La Soprintendenza dispone, quindi, di un termine di 45 giorni per rendere il proprio parere che, se adottato entro tale termine, assume natura vincolante per l’Amministrazione procedente, che non può discostarsene nel provvedimento finale. Diversamente, in caso di parere, ancorché negativo, adottato tardivamente dalla Soprintendenza, il suo carattere di vincolatività viene meno, con la conseguenza che l’Amministrazione Comunale, competente all’adozione del provvedimento finale, è obbligata ad articolare un autonomo giudizio circa il rispetto o meno, in concreto, da parte dell’intervento cui l’autorizzazione si riferisce, delle esigenze connesse alla tutela paesaggistica, in relazione alle caratteristiche dell’area vincolata e alla natura dell’intervento.
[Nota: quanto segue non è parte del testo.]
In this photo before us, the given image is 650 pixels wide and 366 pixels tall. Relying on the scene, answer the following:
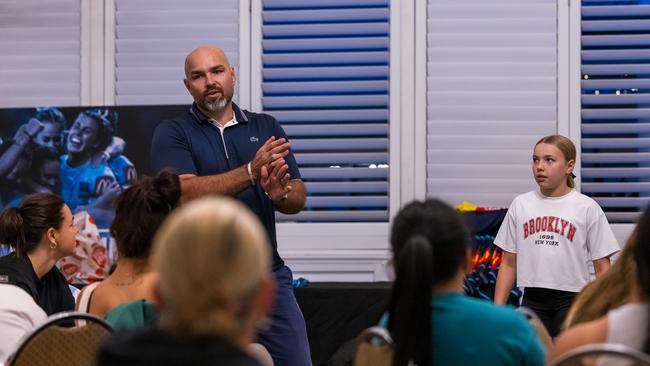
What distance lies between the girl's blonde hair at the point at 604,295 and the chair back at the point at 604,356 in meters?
0.31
Ciò è ancor più vero nei casi, come quello di specie, in cui l’Amministrazione procedente abbia trasmesso alla Soprintendenza una motivata proposta di accoglimento dell’istanza, esprimendosi in senso favorevole sulla compatibilità paesaggistica dell’intervento (T.A.R. Campania, Napoli, sentenza del 04/08/2025, n. 05823/2025).
9. Orbene, nella vicenda all’esame, dalla scansione cronologica degli eventi, emerge la tardività del parere della Soprintendenza e, conseguentemente, l’illegittimità del successivo automatico diniego emesso dal Comune, atteso che: - in data 12 febbraio 2013, il Comune di Gaeta ha trasmesso alla Soprintendenza la documentazione rilevante ai fini del rilascio del parere di cui all’art. 146 del d.lgs. n. 42/2004, unitamente ad una proposta di parere favorevole alla luce delle considerazioni rese dalla Commissione del Paesaggio; - la Soprintendenza, nota prot. 3842 del 07/02/2014 (ben oltre - dunque - il termine perentorio di 45 giorni previsto dalla legge), ha espresso parere negativo per tutti i manufatti oggetto dell’istanza di condono.
In ragione della cronologia esposta, il parere negativo della Soprintendenza non poteva avere natura vincolante per il Comune di Gaeta, in quanto adottato tardivamente rispetto al termine di 45 giorni dalla trasmissione della documentazione da parte dell’amministrazione comunale stabilito dall’art. 146, comma 8, D.Lgs. n. 42/2004.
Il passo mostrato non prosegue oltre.